━━━━━ DATA LINES

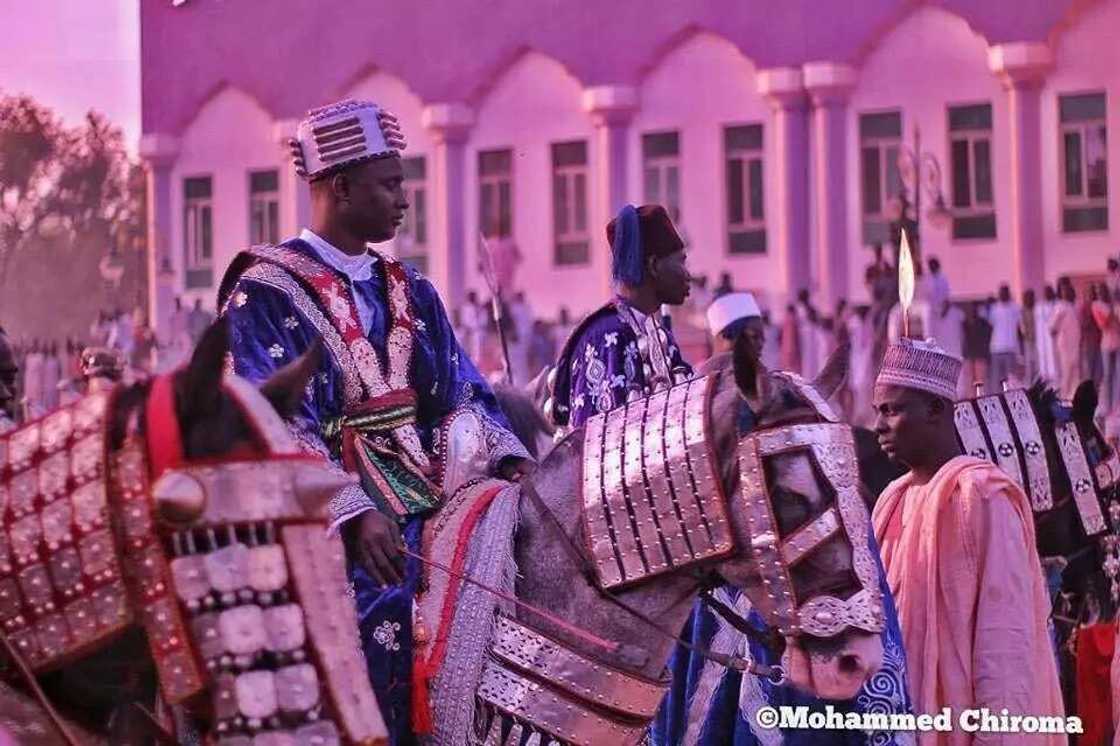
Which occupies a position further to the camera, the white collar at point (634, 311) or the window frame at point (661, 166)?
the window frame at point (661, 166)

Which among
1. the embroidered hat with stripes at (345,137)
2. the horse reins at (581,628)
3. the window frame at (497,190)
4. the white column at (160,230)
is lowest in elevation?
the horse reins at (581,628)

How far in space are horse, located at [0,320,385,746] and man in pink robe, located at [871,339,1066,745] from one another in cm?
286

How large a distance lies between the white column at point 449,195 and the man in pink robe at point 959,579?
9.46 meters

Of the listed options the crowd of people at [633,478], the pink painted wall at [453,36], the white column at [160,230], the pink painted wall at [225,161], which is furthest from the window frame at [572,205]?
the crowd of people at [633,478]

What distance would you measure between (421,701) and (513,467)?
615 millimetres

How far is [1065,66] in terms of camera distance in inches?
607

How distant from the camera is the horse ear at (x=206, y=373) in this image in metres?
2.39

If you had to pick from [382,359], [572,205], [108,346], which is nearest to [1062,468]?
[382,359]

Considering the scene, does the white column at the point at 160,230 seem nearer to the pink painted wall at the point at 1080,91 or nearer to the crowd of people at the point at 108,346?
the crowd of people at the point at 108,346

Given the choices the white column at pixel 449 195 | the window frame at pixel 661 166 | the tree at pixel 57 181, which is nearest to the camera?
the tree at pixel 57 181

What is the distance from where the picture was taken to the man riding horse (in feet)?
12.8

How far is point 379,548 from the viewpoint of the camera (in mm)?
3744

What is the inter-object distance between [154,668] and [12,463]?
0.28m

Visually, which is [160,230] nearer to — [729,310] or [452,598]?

━━━━━━━━━━

▶ _REQUEST_: Transcribe the records above exactly, omitting every picture they contain.

▶ _OUTPUT FOR THIS EXERCISE_:
Which occupies a position further to the camera, the white collar at point (634, 311) or the window frame at point (661, 166)?
the window frame at point (661, 166)

Which among
1. the embroidered hat with stripes at (345,137)
2. the horse reins at (581,628)
3. the window frame at (497,190)
4. the white column at (160,230)
is lowest in elevation?
the horse reins at (581,628)

How far in space are horse, located at [0,320,385,746] and man in pink robe, located at [871,339,1066,745] from one another in cm?
286

How large a distance lies between the white column at point 449,195 and the man in pink robe at point 959,579?
9.46 meters

Of the listed options the crowd of people at [633,478], the pink painted wall at [453,36], the white column at [160,230], the pink painted wall at [225,161], which is furthest from the window frame at [572,205]?
the crowd of people at [633,478]

What distance would you measure between (421,701) and (513,467)?
615 millimetres

How far is [1065,66] in terms of camera distance in inches?
607

How distant from the camera is the horse ear at (x=206, y=373) in this image in metres?
2.39

If you had to pick from [382,359], [572,205], [108,346], which is nearest to [1062,468]?
[382,359]

Considering the scene, does the white column at the point at 160,230 seem nearer to the pink painted wall at the point at 1080,91 or nearer to the crowd of people at the point at 108,346?
the crowd of people at the point at 108,346

Given the choices the white column at pixel 449 195 | the window frame at pixel 661 166 | the tree at pixel 57 181, which is nearest to the camera?
the tree at pixel 57 181

What is the distance from where the picture was taken to the man riding horse (in feet)?
12.8

How far is point 379,548 from the viewpoint of the camera (in mm)?
3744

What is the inter-object distance between [154,668] and [12,463]?
0.28m

Visually, which is [160,230] nearer to — [729,310] or [452,598]?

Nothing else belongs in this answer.